Once QuickBooks Online has been connected, map the following two accounts (Settings > Accounting):

  • Settle finance fees - We sync all financing-related fees paid to Settle to this account. You should map to an account like Interest Expense.

  • Settle loan principal - We sync all transactions that increase or decrease your financing-related liability to Settle (minus fees) to this account. We automatically map it to the Settle Loans Payable account that we create, but you can change this if you wish.

How it Works:

This section shows how each step in the process will be synced to your QuickBooks Online account, using an example.

(For a high-level summary of the events involved, see this help doc.)

Step 1:

A Bill from The North Face due on 1/1/2022 is uploaded to Settle. The Bill is synced to QuickBooks.

Date

Account

Vendor

Amount

Object Synced to QBO

1/1/2022

Debit (Dr.) Office Supplies Expense

The North Face

$1,000

Bill

Credit (Cr.) Accounts Payable

The North Face

($1,000)

Bill

💡 When we sync to QBO, the sum of all of the line items is what’s synced, not the bill’s amount in Settle. If you decide to opt out of fully itemizing the bill, please be sure to at least enter the total amount as a single line item.

Step 2:

You decide to finance this Bill on 1/1/2022.

Since Settle paid the original bill on your behalf, you now owe Settle the principal amount plus financing fees. We mark the original Bill as paid and create a new liability to Settle. This comprises two transactions:

1. A Journal Entry

We transfer the liability balance that you are financing from Accounts Payable to the Settle Loans Payable liability account (or whichever account you mapped for Settle loan principal). This shift will happen on your first repayment date. In the example below, the first payment against the loan is on 1/15/2022.

Date

Account

Vendor

Amount

Object Synced to QBO

1/15/2022

Debit (Dr.) Accounts Payable

The North Face

$1,000

Journal Entry

Credit (Cr.) Settle Loans Payable

Settle

($1,000)

Journal Entry

2. A Bill Payment

We create a zero-dollar Bill Payment that links the Journal Entry described above with the original Bill, reducing the Bill’s balance by the amount being financed. The Bill Payment has a $0 impact to your books, and we sync it to the “Settle Clearing Out” account that we automatically create so that it doesn’t clutter your bank registers.

Date

Account

Vendor

Amount

Object Synced to QBO

1/15/2022

Debit (Dr.) Accounts Payable

The North Face

$0

Bill Payment

Credit (Cr.) Settle Clearing Out

The North Face

($0)

Bill Payment

Step 3:

Example:

Once you have made your first installment payment, we record the repayment made to Settle. We split the payment into the principal and interest portions based on the payment schedule.

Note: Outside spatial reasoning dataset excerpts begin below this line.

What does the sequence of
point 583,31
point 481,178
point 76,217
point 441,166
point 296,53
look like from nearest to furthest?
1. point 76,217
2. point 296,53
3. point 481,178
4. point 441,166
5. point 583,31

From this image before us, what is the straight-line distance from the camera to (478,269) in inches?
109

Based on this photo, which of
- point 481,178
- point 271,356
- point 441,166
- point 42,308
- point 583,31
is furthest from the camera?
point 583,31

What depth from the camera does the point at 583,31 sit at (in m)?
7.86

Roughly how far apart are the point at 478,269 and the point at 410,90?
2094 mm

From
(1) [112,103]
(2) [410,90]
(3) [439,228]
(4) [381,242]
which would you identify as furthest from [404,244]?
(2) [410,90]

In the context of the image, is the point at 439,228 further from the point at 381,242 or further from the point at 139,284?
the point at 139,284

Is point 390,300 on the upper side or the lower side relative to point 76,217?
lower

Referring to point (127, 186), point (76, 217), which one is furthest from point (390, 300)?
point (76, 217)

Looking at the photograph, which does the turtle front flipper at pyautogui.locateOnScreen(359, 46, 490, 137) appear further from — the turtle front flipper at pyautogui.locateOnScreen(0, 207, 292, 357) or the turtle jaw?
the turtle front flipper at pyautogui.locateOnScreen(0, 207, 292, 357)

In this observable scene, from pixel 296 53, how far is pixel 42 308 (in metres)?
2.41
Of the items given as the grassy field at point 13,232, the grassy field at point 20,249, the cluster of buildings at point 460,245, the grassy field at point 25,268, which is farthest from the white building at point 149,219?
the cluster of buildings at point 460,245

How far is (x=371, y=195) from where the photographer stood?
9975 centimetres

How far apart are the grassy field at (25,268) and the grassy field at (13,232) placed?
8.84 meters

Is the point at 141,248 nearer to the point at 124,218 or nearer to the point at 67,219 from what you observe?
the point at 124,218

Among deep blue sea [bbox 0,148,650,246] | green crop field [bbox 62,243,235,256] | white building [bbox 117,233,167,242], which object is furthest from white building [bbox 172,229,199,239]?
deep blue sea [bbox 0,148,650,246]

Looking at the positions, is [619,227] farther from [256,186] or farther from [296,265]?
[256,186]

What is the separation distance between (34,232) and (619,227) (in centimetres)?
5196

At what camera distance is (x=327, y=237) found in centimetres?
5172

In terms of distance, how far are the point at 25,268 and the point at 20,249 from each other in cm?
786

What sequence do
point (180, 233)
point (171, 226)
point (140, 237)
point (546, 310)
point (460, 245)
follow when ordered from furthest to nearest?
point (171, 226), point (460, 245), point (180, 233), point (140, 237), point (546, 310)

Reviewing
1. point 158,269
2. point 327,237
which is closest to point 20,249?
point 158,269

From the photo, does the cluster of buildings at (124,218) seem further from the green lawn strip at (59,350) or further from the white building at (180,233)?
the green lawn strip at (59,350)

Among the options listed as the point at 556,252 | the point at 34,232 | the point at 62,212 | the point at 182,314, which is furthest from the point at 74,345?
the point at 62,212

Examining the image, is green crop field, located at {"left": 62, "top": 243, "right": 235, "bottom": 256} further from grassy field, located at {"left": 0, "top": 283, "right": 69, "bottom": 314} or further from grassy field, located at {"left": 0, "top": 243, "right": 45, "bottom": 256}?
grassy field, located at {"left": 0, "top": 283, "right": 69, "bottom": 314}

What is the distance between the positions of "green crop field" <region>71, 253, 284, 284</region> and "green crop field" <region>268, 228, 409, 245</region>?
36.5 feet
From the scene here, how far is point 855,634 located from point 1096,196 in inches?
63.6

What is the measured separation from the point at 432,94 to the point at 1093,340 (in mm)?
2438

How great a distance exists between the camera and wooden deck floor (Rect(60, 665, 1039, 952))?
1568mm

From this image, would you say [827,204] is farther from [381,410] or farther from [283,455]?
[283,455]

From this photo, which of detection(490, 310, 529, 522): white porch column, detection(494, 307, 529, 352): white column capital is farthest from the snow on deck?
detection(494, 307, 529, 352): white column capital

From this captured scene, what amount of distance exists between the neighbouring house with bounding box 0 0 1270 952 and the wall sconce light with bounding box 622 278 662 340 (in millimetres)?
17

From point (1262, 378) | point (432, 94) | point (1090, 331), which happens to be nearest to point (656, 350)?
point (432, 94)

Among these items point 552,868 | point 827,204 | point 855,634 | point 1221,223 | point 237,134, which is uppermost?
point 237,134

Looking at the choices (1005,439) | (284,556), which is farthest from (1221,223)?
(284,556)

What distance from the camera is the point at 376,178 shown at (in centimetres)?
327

Settle does not create a liability for the owed interest. We only record it as an expense at the time the installment is paid.

Date

Account

Vendor

Amount

Object Synced to QBO

2/15/2022

Debit (Dr.) Settle Loans Payable

Settle

$500

Journal Entry

Debit (Dr.) Interest Expense

Settle

$25

Journal Entry

Credit (Cr.) Checking

Settle

($525)

Journal Entry

You will see a repayment journal entry, similar to the one above, for each installment payment. The breakdown of principal versus interest will correspond to your loan schedule.